--- DESCRIPTION OF THE TASK ---
From the line with "What distance from the viewer" to the final line of the records, reproduce every line exactly and only those lines.

--- DATA ROWS ---
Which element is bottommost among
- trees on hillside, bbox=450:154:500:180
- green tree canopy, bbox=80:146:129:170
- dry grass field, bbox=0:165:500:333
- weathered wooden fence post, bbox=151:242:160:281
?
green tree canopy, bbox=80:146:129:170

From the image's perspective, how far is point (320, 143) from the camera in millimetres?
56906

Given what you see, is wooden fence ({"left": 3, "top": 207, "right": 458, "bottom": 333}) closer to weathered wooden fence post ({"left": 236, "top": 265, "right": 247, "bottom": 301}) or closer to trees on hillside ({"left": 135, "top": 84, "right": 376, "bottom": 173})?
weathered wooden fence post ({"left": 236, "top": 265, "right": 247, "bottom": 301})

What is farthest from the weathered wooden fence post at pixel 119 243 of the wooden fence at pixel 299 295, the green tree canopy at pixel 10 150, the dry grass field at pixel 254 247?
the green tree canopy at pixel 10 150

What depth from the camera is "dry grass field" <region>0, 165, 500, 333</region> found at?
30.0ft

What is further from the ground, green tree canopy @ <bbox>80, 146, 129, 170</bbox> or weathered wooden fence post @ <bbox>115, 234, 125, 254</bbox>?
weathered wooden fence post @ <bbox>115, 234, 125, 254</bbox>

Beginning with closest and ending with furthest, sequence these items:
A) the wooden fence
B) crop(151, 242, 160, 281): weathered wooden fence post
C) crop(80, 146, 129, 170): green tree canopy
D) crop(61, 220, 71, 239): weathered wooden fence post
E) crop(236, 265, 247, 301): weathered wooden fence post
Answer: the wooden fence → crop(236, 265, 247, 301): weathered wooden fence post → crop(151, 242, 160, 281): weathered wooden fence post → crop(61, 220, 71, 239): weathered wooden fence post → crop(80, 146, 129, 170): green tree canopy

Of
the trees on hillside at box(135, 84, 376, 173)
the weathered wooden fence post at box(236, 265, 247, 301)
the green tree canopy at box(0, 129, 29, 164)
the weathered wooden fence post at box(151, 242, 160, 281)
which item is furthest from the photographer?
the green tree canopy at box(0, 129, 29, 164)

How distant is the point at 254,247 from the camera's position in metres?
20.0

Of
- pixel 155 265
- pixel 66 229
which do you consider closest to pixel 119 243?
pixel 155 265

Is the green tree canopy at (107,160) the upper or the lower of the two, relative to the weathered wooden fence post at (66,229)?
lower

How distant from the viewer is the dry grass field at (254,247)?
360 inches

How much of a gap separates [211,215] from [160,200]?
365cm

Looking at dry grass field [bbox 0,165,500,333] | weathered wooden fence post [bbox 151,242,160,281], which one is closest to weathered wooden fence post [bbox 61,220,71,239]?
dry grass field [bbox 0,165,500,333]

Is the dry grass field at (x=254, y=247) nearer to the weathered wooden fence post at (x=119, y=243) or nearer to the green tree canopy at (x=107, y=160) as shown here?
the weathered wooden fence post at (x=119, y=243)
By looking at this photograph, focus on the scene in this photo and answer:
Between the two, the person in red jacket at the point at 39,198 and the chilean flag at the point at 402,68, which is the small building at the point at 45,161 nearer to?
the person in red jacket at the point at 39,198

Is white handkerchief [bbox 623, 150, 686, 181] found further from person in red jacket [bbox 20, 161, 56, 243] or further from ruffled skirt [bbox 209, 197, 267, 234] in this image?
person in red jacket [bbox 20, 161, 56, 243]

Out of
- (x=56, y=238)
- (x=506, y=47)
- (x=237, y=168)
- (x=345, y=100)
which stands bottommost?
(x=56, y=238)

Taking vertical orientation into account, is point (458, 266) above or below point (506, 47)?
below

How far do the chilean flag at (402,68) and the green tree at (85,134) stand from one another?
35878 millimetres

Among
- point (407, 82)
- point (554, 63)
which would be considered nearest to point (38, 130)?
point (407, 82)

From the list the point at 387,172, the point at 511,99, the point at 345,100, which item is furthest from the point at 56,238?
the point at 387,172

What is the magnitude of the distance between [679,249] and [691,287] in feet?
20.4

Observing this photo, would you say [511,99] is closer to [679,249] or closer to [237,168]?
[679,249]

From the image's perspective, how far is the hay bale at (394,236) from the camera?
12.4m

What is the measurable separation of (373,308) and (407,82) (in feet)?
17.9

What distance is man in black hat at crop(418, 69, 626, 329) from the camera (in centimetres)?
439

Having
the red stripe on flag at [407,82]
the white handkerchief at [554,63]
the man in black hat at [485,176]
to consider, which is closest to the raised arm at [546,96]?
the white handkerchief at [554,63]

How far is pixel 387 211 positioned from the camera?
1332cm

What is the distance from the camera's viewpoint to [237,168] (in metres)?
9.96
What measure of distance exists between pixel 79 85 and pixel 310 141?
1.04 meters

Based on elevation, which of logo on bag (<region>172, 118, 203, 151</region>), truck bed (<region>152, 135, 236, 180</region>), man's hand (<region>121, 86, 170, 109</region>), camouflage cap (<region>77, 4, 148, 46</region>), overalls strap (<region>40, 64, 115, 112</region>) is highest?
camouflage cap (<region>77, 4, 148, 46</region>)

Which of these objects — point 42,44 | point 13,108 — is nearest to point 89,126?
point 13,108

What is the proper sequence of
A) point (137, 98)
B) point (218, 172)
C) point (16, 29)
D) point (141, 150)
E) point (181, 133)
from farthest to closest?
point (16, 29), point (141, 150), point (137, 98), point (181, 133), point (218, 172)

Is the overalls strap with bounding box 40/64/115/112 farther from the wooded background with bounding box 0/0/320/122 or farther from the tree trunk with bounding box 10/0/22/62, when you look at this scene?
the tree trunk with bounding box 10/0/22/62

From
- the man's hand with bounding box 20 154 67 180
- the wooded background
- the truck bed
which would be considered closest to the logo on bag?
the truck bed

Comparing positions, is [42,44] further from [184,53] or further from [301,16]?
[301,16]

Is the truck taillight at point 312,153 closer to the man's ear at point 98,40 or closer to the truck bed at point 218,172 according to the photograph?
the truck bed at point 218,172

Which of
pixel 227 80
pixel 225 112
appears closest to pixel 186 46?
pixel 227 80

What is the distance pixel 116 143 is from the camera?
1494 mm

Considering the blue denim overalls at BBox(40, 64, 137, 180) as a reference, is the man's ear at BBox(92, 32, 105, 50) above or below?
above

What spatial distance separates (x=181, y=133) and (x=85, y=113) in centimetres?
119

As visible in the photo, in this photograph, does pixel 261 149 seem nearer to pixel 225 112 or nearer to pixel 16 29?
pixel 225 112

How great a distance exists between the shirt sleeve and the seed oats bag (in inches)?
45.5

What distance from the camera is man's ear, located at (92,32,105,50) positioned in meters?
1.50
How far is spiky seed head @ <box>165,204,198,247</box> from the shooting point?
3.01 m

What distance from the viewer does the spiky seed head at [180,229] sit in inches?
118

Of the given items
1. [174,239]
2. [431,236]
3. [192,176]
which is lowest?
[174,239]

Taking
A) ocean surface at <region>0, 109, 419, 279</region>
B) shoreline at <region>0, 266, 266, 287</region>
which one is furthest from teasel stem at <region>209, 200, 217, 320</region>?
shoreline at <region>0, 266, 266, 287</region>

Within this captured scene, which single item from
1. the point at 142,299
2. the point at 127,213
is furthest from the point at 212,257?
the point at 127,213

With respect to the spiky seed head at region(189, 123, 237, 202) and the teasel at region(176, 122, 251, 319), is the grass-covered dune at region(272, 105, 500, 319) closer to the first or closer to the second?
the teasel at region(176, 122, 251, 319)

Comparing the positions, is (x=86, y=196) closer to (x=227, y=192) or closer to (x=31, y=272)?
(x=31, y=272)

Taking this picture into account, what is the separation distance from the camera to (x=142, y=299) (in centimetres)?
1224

--- OUTPUT OF THE TASK ---
What distance from the viewer does the spiky seed head at [180,229] sit in inches?
118

Of the given items
1. [174,239]
2. [431,236]
3. [192,176]
which is lowest?
[174,239]

Taking
A) ocean surface at <region>0, 109, 419, 279</region>
B) shoreline at <region>0, 266, 266, 287</region>
which one is furthest from teasel stem at <region>209, 200, 217, 320</region>?
shoreline at <region>0, 266, 266, 287</region>

Within this captured scene, which single item from
1. the point at 142,299
2. the point at 127,213
is furthest from the point at 212,257?
the point at 127,213

With respect to the spiky seed head at region(189, 123, 237, 202) and the teasel at region(176, 122, 251, 319), is the grass-covered dune at region(272, 105, 500, 319) closer to the first or closer to the second?
the teasel at region(176, 122, 251, 319)

Comparing the positions, is (x=86, y=196) closer to (x=227, y=192) or closer to (x=31, y=272)?
(x=31, y=272)

Taking this picture into account, what is the separation distance from the camera to (x=142, y=299) (in centimetres)?
1224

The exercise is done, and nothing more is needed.